-- Extracted records follows --

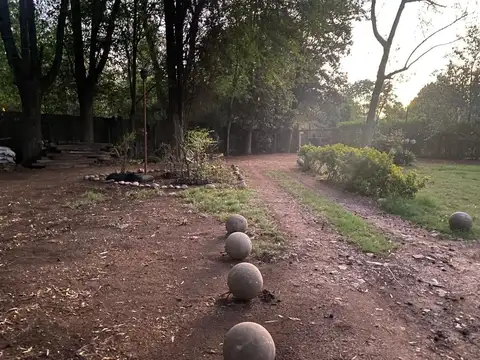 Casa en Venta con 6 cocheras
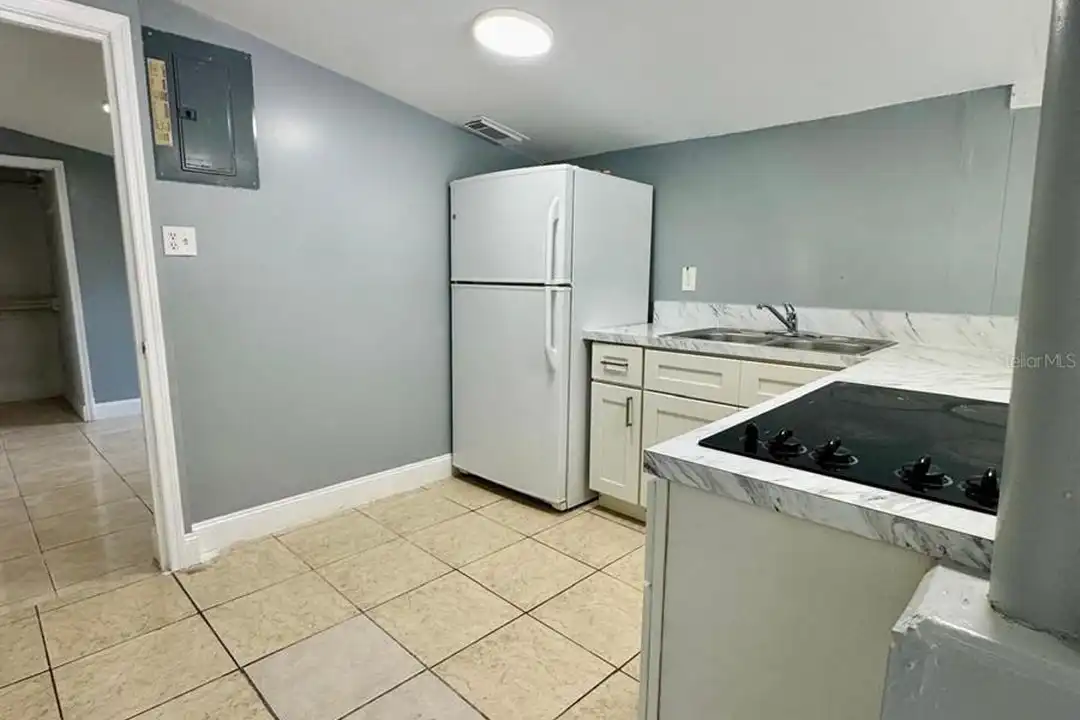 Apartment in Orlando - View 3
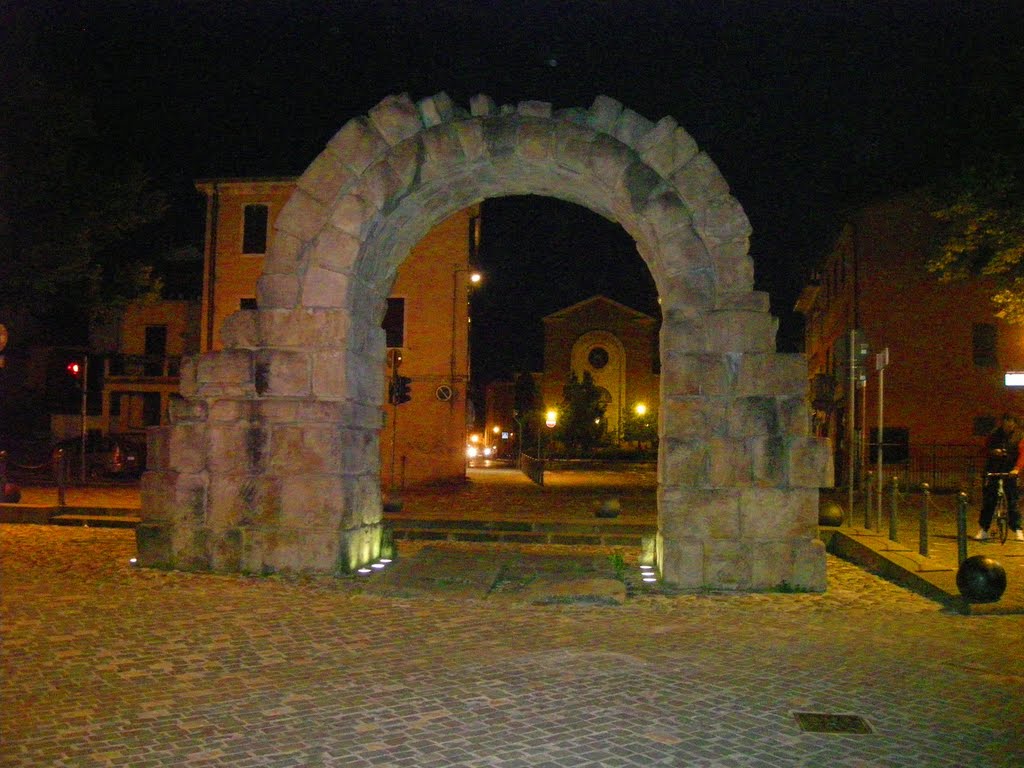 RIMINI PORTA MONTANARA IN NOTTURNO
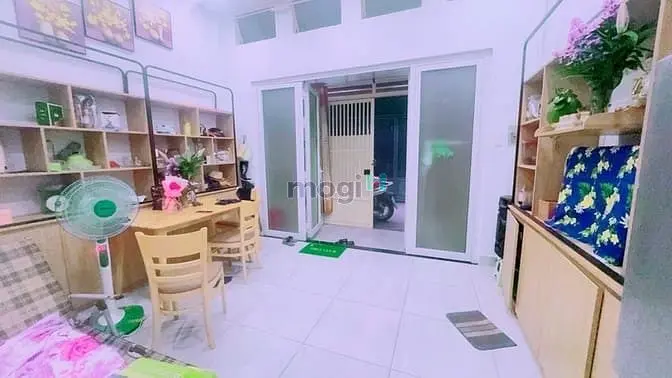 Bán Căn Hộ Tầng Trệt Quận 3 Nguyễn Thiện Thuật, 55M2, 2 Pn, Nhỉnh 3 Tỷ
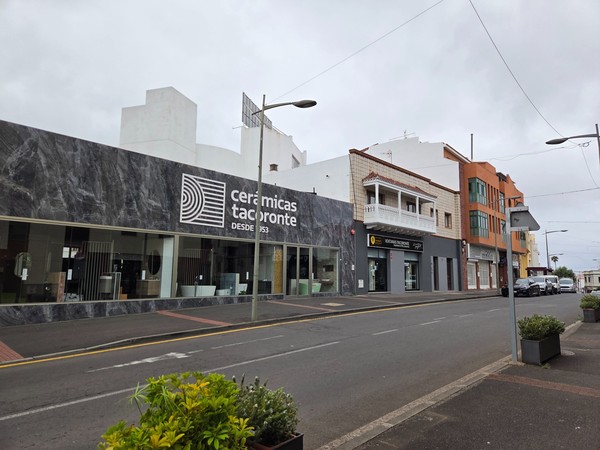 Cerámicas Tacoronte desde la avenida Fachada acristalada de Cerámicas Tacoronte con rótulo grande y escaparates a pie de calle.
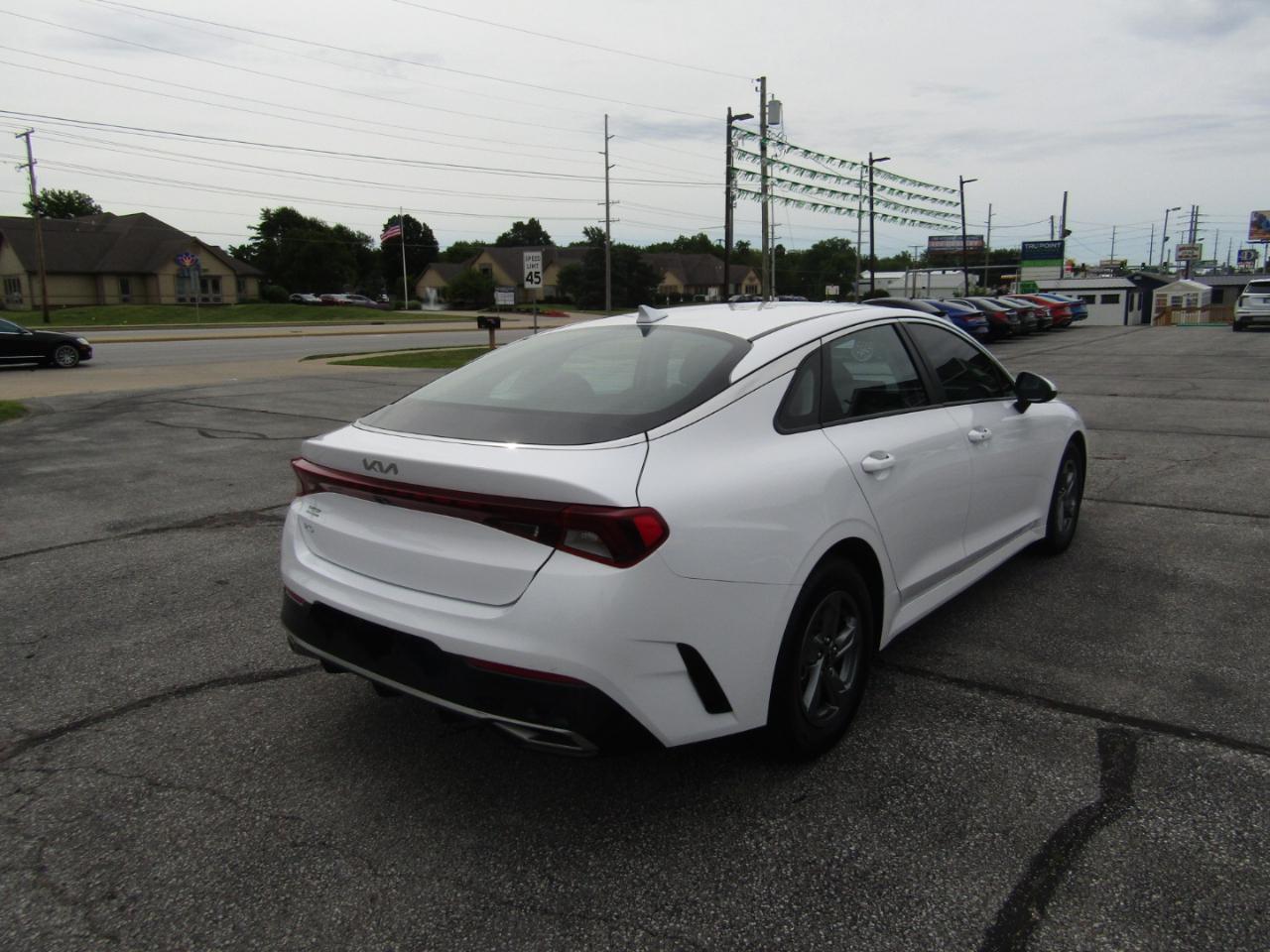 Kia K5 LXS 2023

-- Extracted records concluded --

Directions: Pictures stay out; copy every entry above exactly.

Result of this task:
 Casa en Venta con 6 cocheras
 Apartment in Orlando - View 3
 RIMINI PORTA MONTANARA IN NOTTURNO
 Bán Căn Hộ Tầng Trệt Quận 3 Nguyễn Thiện Thuật, 55M2, 2 Pn, Nhỉnh 3 Tỷ
 Cerámicas Tacoronte desde la avenida Fachada acristalada de Cerámicas Tacoronte con rótulo grande y escaparates a pie de calle.
 Kia K5 LXS 2023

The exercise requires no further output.